DashboardGenerator assists with creating monitoring dashboards.

from safeguards.monitoring.visualization import DashboardGenerator

# Create a dashboard generator
dashboard = DashboardGenerator()

Methods

`add_metric_panel`

def add_metric_panel(
    self,
    title: str,
    metric_names: List[str],
    display_type: str = "line",
    timeframe: str = "last_6h",
    agent_ids: Optional[List[str]] = None
) -> None:
    """
    Add a metrics panel to the dashboard.

    Args:
        title: Panel title
        metric_names: List of metrics to display
        display_type: Visualization type (line, gauge, bar, etc.)
        timeframe: Time range to display
        agent_ids: Optional list of agent IDs to include
    """

`add_alert_panel`

def add_alert_panel(
    self,
    title: str,
    alert_types: Optional[List[str]] = None,
    display_type: str = "list",
    max_items: int = 10
) -> None:
    """
    Add an alerts panel to the dashboard.

    Args:
        title: Panel title
        alert_types: Optional list of alert types to display
        display_type: Visualization type (list, table, etc.)
        max_items: Maximum number of items to display
    """

EXERCISE DATA »
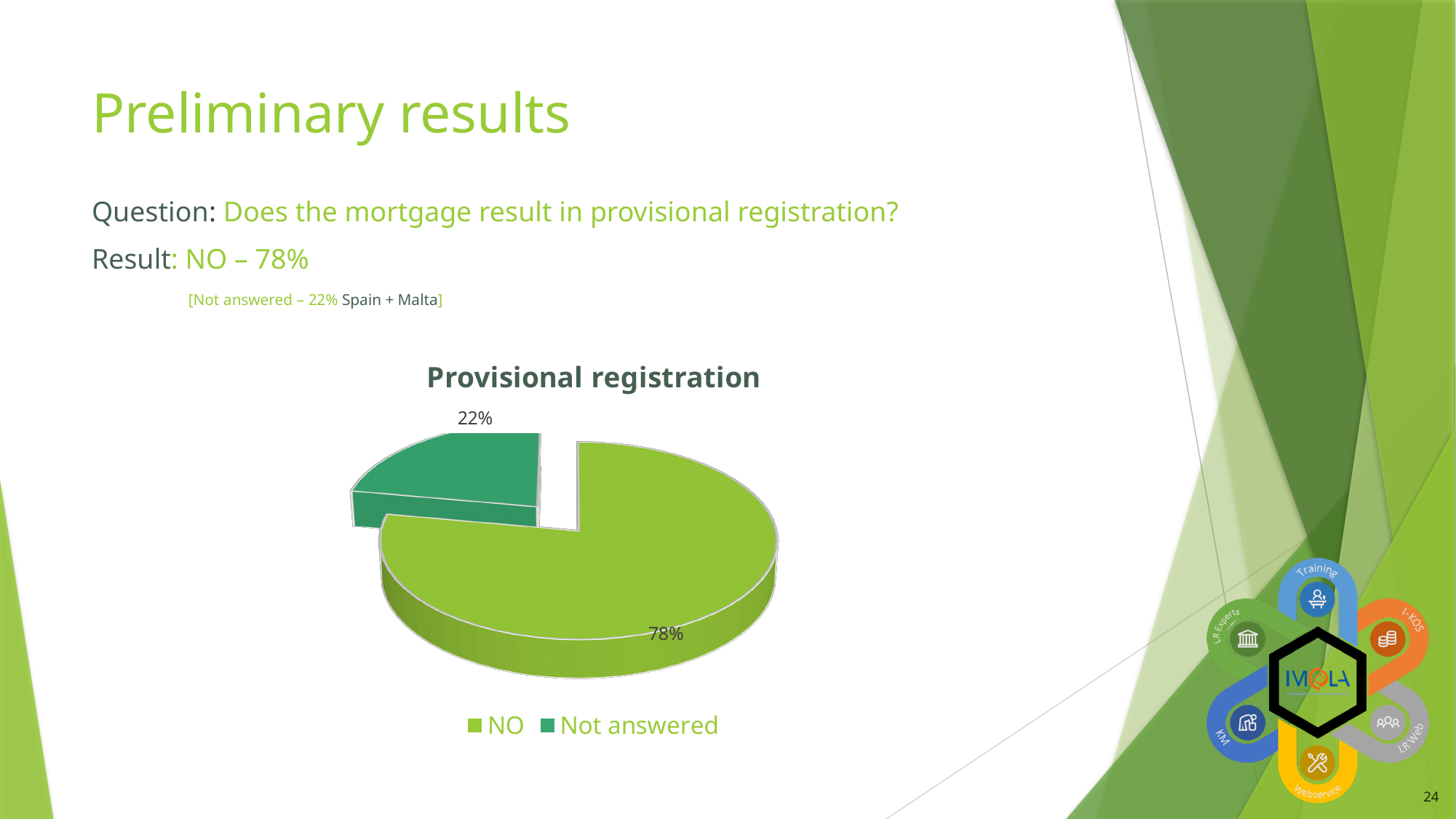
What is the title of the chart? Provisional registration Which slice of the pie is the smallest? Not answered Which slice of the pie is the largest? NO What percentage of the pie is labelled Not answered? 22% What share of the pie does the NO slice represent? 78% How many slices does the pie chart have? 2 How many entries does the legend list? 2 Which legend entry is shown in the darker green colour? Not answered What percentage of the pie is labelled NO? 78% What type of chart is shown on the slide? Pie chart What is the difference in percentage points between the NO slice and the Not answered slice? 56 Which is larger, the NO slice or the Not answered slice? NO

PROBLEM DESCRIPTION »
In the DashboardGenerator reference above, what timeframe does add_metric_panel use when none is given?

SOLVED EXERCISE »
"last_6h"